Cespedes, 34, had been expected to provide power to the Mets this season. After missing the majority of the last two seasons with a variety of injuries, he hit a home run in the season opener this year to propel the Mets to a 1-0 win over the Braves. It was his first home run since his previous major league game, on July 20, 2018.

But he struggled in the days since, hitting .161 with two homers over all. On Saturday, Rojas noted that Cespedes was on the first bus to the stadium, and the manager talked to him about progressing to the point of playing left field after starting the season as a designated hitter, which is being used in both the American and National Leagues this year. In that night’s game, Cespedes struck out twice, finished 0 for 4 and left five runners on base in a 7-1 loss.

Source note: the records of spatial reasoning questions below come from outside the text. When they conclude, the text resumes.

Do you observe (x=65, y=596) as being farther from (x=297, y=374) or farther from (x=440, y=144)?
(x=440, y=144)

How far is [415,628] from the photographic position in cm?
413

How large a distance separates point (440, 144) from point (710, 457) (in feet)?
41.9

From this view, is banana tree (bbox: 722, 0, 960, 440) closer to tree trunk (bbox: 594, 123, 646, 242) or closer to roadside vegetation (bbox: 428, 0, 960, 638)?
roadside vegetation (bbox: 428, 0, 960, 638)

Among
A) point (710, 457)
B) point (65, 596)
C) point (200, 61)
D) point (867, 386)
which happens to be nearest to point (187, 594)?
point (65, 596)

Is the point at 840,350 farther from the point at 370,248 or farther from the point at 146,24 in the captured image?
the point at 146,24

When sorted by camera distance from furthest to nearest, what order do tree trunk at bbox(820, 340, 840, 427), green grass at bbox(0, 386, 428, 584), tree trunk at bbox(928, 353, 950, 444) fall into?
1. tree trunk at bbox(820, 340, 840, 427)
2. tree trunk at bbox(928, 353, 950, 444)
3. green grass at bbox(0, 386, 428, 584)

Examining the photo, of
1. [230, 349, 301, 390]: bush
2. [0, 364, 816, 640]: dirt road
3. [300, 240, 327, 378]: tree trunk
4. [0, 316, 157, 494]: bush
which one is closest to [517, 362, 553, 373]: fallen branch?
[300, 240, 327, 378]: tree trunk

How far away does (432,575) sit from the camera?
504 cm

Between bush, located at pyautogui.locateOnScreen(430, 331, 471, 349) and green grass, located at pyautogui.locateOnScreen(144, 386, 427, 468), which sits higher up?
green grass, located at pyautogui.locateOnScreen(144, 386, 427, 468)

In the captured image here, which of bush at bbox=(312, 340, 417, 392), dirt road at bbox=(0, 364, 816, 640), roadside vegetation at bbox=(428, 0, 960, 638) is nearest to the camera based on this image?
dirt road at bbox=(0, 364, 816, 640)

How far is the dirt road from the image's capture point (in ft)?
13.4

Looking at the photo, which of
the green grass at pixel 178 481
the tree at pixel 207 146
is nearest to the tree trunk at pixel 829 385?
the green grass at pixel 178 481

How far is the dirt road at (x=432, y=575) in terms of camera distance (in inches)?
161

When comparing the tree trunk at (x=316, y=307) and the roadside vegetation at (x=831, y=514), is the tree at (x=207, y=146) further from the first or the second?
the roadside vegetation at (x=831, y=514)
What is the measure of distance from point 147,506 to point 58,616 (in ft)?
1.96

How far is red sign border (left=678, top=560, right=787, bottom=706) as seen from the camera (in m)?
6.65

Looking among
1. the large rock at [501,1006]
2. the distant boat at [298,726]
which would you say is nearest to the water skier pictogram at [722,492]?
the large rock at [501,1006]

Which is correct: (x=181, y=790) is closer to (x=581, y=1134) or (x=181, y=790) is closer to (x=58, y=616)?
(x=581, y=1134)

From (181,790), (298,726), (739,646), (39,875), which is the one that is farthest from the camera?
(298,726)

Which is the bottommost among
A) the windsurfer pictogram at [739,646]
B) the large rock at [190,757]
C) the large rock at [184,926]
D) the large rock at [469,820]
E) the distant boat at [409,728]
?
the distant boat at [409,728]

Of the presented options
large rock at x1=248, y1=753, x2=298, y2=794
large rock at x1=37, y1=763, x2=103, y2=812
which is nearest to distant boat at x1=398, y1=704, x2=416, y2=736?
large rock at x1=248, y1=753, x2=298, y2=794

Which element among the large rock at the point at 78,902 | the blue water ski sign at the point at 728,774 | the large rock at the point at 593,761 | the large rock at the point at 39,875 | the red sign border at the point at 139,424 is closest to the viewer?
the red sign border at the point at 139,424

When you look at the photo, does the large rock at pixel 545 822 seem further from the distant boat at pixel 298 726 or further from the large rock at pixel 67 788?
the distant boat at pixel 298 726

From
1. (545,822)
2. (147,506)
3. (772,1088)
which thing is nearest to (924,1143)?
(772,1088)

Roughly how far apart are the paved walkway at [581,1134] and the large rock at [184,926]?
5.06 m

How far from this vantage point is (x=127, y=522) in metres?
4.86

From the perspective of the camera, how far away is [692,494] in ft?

Rojas said he did not speak to Cespedes afterward and had not told Cespedes he would not be in the lineup on Sunday.

“We felt with him, the more at-bats he got the more ready he was going to be,” said Rojas, who did not learn about Cespedes’s decision to opt out until after Sunday’s game. “No conversations about diminishing playing time or anything like that.”

Rojas did not believe his players or coaches would look at Cespedes, an All-Star in 2014 and 2016, any differently because of his decision.

“Everyone on this team looks up to Cespedes because of his ability to play the game and what he has done and the way he carries himself in the clubhouse,” Rojas said. “Everyone has a good relationship with him. I’m sure I wasn’t the only one who was texting him trying to find out where he was pregame.”

But Saturday’s game may end up being Cespedes’s final one as a Met. His four-year contract expires after this season. The Mets acquired him from the Detroit Tigers just before the trade deadline in 2015 and rode his bat to the World Series before falling to the Kansas City Royals. That off-season, he signed a three-year contract worth $75 million to remain a Met. He exercised his opt-out clause the next winter after hitting 31 home runs and having 86 R.B.I.

Injuries followed. He had surgeries on both his heels and had what Van Wagenen described as a “violent” fall on his ranch in Florida while rehabilitating.

Still, Van Wagenen, who negotiated Cespedes’s contract with the Mets when he was a player agent, expressed disappointment that the team and its fans had not been able to see a healthier Cespedes for a longer period of time.

Cespedes was viewed as the perfect complement to Pete Alonso, the reigning rookie of the year in the National League, as well as Jeff McNeil, a utility fielder who emerged as the team’s most consistent hitter and made the All-Star team last season during Cespedes’s absence.

Earlier Sunday, the Mets traded right-hander Jordan Humphreys to the Giants for Billy Hamilton, a defensive-minded outfielder.

After the game Sunday, the Mets were already trying to look forward. Jacob deGrom, the team’s ace, was scheduled to pitch Monday in Atlanta.

“As we pick up the pieces here now, it’s a matter of going forward,” Van Wagenen said.